## Reading text
______________________________

MPs Welcome Pakistan's Move to Bolster Border Control
MPs Welcome Pakistan's Move to Bolster Border Control

Lawmakers said the Pakistani Army's move to increase its guards across the border with Iran will help the two countries battle the scourge of terrorism more efficiently, calling on Islamabad to take measures to root out terrorists operating inside its borders.

Last week, Chairman of the General Staff of the Iranian Armed Forces Major General Mohammad Baqeri said the Pakistani Army had stationed units along its border to ensure better security in areas terrorists used earlier to launch cross-border attacks against Iran.

In a recent talk with ICANA, lawmaker Qasem Jasemi, a member of Majlis National Security and Foreign Relations Commission, expressed satisfaction at the higher number of Pakistani troops, saying, "We hope these measures would lead to sustainable security along the common border and that terrorists could not use [their safe havens in] Pakistan to launch any further attacks against Iran."

______________________________

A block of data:
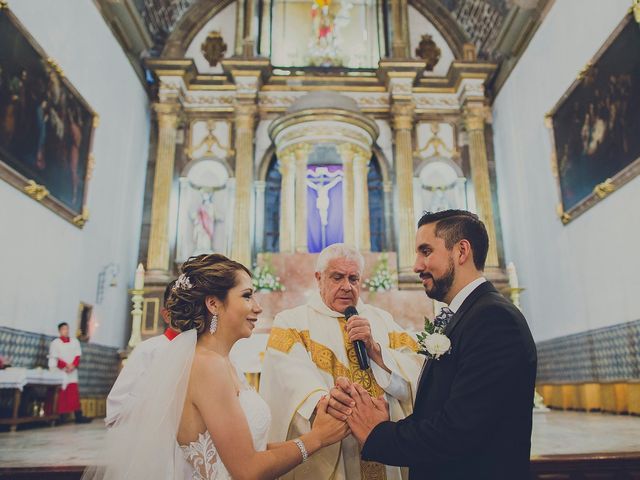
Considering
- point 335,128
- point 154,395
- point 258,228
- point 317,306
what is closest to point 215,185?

______________________________

## Your objective
Can you duplicate the part of the border control article that begins at the words "Last week, Chairman" and stops after the words "cross-border attacks against Iran."? These records have no connection to the border control article.

## Result of this task
Last week, Chairman of the General Staff of the Iranian Armed Forces Major General Mohammad Baqeri said the Pakistani Army had stationed units along its border to ensure better security in areas terrorists used earlier to launch cross-border attacks against Iran.